Marcin Bystroński, menedżer ds. upraw Innvigo
– Opóźnione zasiewy są przyczyną słabego rozkrzewienia plantacji. Konieczne będzie ich dokrzewienie, a więc stymulacja do rozwoju źdźbeł bocznych. Poza tym brak kontroli zachwaszczenia jesienią w zbożach powoduje konieczność wykonania kompleksowych zabiegów wiosennych – ocenia Bystroński.
Specjalista zwraca uwagę, że przebieg pogody jesienią stymulował rozwój chorób grzybowych, zwłaszcza podstawy źdźbła, mączniaków i rdzy. W związku z tym na wiosnę konieczne będzie wykonanie zabiegów fungicydowych pod tym kątem.
Dlatego, w jego opinii, wielu rolników będzie sięgało po ekonomiczne rozwiązania w ochronie upraw. A takie oferuje Innvigo – w myśl swojego motto, że dobre rozwiązania nie muszą być drogie.
– Dzięki znacznemu poszerzeniu oferty rolnicy będą mieli możliwość zbudowania kompletnych, skutecznych i ekonomicznych technologii ochrony – zapewnia menedżer.
Pierwsza strobiluryna, pikloram solo, nowa zaprawa. Lista nowości jest długa
Wiosną 2018 roku do sprzedaży trafi produkt Makler 250 SE zawierający doskonale znaną rolnikom azoksystrobinę. To pierwszy preparat zawierający substancję z grupy strobiluryn w ofercie Innvigo. Przeznaczony jest do zwalczania chorób takich jak: rdza brunatna, septorioza paskowana liści, brunatna plamistość liści, septorioza liści, rdza jęczmienia, rynchosporioza oraz plamistość siatkowa w pszenicy ozimej, pszenżycie ozimym oraz jęczmieniu jarym. Z kolei w uprawach rzepaku polecany jest do walki z czernią krzyżowych, zgnilizną twardzikową oraz szarą pleśnią.
Warto zauważyć, że to jedyna azoksystrobina dostępna na rynku w tej formulacji.

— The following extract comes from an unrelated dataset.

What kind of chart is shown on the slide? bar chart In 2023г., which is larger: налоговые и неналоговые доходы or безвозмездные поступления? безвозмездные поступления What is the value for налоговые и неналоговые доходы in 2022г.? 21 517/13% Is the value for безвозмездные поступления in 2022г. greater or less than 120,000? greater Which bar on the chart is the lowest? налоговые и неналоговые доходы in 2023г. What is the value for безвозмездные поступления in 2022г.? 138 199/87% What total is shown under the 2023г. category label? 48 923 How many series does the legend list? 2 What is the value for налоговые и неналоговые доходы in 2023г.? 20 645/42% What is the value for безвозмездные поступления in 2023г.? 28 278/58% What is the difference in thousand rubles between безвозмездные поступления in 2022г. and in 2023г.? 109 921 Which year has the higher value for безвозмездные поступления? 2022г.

– Dzięki takiej formulacji mamy lepszą retencję cieczy roboczej oraz lepszą absorbcję i penetrację substancji czynnej. Posiada ona także korzystne właściwości antyzmywalne – mówi Bystroński.
Producentów rzepaku, którzy maja problem szczególnie z przytulią czepną w swoich uprawach z pewnością ucieszy informacja, że do walki z tym chwastem będą mogli zastosować preparat Zorro 300 SL, oparty o pikloram – substancję szczególnie skuteczną w zwalczaniu tych roślin i innych chwastów dwuliściennych rocznych i wieloletnich. Zorro, występujący również pod nazwą handlową Pikas 300 SL, to jedyny w Polsce środek zawierający pikloram solo.
– Dla wzmocnienia efektu można zastosować Zorro w mieszaninie z Majorem – podpowiada Mariusz Michalski, dyrektor regionu Północ.
Mariusz Michalski, dyrektor regionu Północ
Major 300 SL to herbicyd, który już za kilka tygodni trafi do sprzedaży. Preparat ten, oparty o chlopyralid, daje bardzo dobre rezultaty w walce z chabrem bławatkiem. Zarejestrowany jest do zwalczania chwastów dwuliściennych w uprawach pszenicy ozimej, rzepaku ozimym i buraku cukrowym.
Producenci buraka mogą skorzystać także z innego herbicydu od Innvigo. Kilka dni temu firma uzyskała rejestrację preparatu opartego o dobrze znaną substancję – metamitron – związek z grupy triazynonów. Jupiter 700 SC, bo o tym środku mowa, szczególnie dobrze radzi sobie w zwalczaniu chwastów dwuliściennych.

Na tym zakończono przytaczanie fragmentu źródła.